Use of solid biopsy copy number caller

[TBradley27]

Considering use of other copy numbers calling methods

Hello,

Thank you for the tool!

For solid tumours, two copy number callers are provided:

• QDNAseq
• ASCAT.sc

Whilst both tools have their uses, QDNAseq only produces relative copy numbers as outputs. On the other hand, whilst ASCAT.sc does provide absolute copy number as output , it does not have associated written methodology or benchmarking in terms of how it works or operates. This provides quite a big overhead for users before use, if the users wants to understand how the copy number calling works (essentially they would have to dive into the source code to work this out)

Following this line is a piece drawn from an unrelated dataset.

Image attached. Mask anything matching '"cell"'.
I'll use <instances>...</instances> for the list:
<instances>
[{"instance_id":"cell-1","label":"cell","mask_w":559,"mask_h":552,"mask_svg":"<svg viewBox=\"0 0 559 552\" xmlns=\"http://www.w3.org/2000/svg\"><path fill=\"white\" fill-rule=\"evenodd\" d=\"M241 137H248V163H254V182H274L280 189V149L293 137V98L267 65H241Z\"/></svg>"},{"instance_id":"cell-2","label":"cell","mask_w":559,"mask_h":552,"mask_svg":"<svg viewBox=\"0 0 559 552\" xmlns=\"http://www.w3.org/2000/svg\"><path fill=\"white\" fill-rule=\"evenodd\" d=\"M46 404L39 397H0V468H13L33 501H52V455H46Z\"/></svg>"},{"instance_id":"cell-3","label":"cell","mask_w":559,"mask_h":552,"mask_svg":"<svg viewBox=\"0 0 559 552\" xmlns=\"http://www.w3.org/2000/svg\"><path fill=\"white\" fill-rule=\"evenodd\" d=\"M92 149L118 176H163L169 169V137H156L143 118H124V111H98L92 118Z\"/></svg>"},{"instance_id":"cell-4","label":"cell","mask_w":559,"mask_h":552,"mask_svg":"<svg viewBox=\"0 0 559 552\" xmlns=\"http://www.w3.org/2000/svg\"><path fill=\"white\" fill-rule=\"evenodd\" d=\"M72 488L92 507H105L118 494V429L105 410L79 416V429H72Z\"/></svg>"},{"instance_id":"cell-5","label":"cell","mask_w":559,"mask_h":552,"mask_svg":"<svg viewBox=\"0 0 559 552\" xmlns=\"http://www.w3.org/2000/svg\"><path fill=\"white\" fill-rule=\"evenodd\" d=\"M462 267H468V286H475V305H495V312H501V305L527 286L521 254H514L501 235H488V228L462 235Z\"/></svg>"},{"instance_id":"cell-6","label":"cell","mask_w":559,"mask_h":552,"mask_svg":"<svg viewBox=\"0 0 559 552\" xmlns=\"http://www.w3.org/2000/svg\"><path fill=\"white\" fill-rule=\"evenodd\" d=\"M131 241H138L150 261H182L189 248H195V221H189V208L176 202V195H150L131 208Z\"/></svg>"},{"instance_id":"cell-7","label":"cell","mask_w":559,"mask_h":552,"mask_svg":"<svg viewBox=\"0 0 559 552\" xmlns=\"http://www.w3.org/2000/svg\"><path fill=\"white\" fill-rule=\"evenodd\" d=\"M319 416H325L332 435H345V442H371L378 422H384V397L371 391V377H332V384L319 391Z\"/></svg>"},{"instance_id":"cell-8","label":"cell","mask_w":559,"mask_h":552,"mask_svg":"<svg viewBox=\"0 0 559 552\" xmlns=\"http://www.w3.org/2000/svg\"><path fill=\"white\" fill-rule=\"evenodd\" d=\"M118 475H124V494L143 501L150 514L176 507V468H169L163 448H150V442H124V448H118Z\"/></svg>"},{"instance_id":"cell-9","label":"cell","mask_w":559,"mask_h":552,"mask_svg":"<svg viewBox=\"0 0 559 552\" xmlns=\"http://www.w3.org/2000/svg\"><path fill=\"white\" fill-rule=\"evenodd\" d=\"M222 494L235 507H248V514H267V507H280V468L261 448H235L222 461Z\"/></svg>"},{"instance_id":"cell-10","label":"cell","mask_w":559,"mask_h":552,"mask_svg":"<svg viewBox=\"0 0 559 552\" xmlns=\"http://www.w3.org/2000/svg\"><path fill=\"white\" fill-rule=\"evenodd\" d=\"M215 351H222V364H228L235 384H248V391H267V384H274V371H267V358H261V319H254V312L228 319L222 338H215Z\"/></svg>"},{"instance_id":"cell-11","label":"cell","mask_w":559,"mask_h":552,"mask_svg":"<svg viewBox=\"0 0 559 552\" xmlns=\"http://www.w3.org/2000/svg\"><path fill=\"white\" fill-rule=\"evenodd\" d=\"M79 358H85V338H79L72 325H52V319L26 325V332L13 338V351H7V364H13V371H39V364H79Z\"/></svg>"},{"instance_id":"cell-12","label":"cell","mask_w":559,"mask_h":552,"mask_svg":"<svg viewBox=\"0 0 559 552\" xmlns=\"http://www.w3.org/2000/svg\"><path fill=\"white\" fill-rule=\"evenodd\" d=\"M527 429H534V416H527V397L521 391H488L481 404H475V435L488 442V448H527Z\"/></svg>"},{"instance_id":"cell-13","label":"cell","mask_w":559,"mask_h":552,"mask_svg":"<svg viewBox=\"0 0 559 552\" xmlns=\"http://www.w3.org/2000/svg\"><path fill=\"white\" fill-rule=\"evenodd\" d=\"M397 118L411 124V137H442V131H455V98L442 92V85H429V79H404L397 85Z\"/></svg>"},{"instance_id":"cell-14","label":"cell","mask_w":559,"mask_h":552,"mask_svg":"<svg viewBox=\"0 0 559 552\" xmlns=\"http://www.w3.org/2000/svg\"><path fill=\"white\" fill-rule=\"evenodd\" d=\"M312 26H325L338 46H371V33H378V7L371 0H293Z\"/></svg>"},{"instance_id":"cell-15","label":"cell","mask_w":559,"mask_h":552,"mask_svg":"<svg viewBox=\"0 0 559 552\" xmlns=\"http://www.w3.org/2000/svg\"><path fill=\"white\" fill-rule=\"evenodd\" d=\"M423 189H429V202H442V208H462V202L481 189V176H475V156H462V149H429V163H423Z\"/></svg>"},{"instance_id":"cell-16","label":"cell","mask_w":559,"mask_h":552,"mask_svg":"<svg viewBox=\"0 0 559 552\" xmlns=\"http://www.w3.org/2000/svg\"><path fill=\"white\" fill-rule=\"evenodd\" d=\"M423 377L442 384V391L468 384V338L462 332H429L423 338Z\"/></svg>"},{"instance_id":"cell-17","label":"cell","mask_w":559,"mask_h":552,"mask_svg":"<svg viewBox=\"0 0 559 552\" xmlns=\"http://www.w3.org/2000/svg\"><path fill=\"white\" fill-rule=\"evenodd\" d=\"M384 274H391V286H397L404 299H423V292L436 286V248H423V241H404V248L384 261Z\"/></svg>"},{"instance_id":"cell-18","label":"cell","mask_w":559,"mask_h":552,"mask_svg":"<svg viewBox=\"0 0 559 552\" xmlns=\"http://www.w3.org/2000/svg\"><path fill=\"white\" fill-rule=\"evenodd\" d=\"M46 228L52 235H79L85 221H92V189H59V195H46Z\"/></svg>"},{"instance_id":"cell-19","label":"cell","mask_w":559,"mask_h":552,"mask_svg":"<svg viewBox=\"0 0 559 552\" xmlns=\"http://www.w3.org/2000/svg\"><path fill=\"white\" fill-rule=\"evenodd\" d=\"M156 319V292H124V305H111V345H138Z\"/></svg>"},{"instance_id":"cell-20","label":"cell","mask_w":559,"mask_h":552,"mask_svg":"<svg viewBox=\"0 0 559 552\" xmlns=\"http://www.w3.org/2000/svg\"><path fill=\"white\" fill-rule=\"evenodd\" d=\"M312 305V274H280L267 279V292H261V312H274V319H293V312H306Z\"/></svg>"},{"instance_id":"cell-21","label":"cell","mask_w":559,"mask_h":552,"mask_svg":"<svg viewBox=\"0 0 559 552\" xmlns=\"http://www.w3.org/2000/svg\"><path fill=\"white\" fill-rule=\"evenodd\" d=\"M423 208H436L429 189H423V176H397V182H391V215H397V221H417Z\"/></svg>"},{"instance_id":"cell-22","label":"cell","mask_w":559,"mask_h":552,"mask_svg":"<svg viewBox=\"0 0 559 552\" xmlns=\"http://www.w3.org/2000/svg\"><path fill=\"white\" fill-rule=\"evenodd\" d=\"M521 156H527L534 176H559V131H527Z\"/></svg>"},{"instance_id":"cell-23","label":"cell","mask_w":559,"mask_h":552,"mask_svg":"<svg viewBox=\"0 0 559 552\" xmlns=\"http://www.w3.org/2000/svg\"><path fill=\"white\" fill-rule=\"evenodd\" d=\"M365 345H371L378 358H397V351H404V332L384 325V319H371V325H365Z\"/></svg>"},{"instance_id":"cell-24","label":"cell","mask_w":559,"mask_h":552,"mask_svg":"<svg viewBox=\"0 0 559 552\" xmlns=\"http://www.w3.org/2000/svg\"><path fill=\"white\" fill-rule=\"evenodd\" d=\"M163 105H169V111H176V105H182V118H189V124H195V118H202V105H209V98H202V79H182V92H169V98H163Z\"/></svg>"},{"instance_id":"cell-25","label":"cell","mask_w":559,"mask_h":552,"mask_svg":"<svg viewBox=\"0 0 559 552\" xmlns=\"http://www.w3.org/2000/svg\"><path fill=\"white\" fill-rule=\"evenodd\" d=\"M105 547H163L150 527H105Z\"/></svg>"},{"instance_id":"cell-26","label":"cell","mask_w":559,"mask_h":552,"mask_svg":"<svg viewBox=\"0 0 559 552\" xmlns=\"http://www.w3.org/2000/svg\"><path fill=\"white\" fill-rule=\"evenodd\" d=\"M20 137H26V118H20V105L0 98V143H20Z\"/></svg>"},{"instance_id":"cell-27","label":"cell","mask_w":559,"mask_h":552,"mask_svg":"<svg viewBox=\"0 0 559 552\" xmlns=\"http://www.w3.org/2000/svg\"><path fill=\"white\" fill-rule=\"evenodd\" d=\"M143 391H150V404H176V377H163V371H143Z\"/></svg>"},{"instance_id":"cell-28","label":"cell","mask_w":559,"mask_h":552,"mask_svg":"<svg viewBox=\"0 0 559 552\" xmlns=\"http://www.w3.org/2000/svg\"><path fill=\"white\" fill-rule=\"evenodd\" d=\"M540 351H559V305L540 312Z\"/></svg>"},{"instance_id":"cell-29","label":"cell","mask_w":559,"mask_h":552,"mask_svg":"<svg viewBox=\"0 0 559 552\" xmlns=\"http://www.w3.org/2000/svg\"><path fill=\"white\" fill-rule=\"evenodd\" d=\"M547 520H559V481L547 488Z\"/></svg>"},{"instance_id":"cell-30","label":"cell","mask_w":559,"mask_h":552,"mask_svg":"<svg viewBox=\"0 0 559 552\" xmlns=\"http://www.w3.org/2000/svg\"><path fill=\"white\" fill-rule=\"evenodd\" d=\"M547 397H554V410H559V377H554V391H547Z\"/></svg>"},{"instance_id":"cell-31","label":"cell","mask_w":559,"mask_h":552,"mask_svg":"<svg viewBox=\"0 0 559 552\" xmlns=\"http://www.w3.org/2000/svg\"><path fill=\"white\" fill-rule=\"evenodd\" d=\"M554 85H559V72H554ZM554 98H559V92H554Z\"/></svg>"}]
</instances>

We released some time ago a fully documented and benchmarked method (rascal) - https://www.biorxiv.org/content/10.1101/2021.07.19.452658v1 - and I think this could be more appropriate for use mostly because it is method that is properly reported and benchmarked. Another option for a published and well documented method for shallow whole genome sequencing is ACE (https://academic.oup.com/bioinformatics/article/35/16/2847/5265327?login=true)

[lbeltrame]

Hello, and thanks for the suggestions!

I'm familiar with both ACE and rascal (I believe I filed an issue ages ago there). Your suggestion has certainly merit, and I agree that a properly benchmarked method is the ideal solution for these types of pipelines.

I'll outline first why we chose ASCAT.sc:

1. At the time I was looking (before SAMURAI was made) for an absolute copy number method applicable to sWGS that wouldn't require arbitrary choices when selecting the optimal purity / ploidy combination. I saw it mentioned in the supplementary methods of the Drews et al., Nature 2022 paper, and since I was trying also to find something applicable for their CIN signatures, I looked at the repository;
2. My initial tests showed a reasonable performance and a rough concordance with the data I had at hand
3. Given this, we went with it in SAMURAI and it worked reasonably well with our test datasets

Now, let's go over your suggestions. ACE for me (I used it extensively, see Pesenti, Beltrame et al., EJC 2022) is a no-go because:

• It has a fairly bad performance (I rewrote the solution finding loop for internal use because it was fairly inefficient)
• It looks more or less unmaintained
• Without "external support" like variants, selection of the optimal solutions is fairly arbitrary, especially with low-purity samples (and we recently benchmarked it with some internal data, the ploidy estimations were often overestimated)

Rascal is a different story, because I remember using it in the past and certainly had less issues than ACE (as also outlined in the preprint you linked). I think it would be a worthwhile addition to SAMURAI. I have a few practical questions because it's been such a long time that I used it that I don't remember. Not all of these are required to get it into SAMURAI, some are nice to have.

1. Does it allow extracting the absolute CN in a programmatic way? The CLI tool that was in the repo at the time had some shortcomings,
2. Does it allow outputting both the absolute (integer) and absolute (float) copy number values for sample segments?
3. Is there a way to output per bin data (nice to have)?
4. Is there a statistic one can use to evaluate the goodness of a purity / ploidy combination (like ichorCNA's loglik; nice to have)?

Thanks again for submitting your suggestion here, it's very appreciated.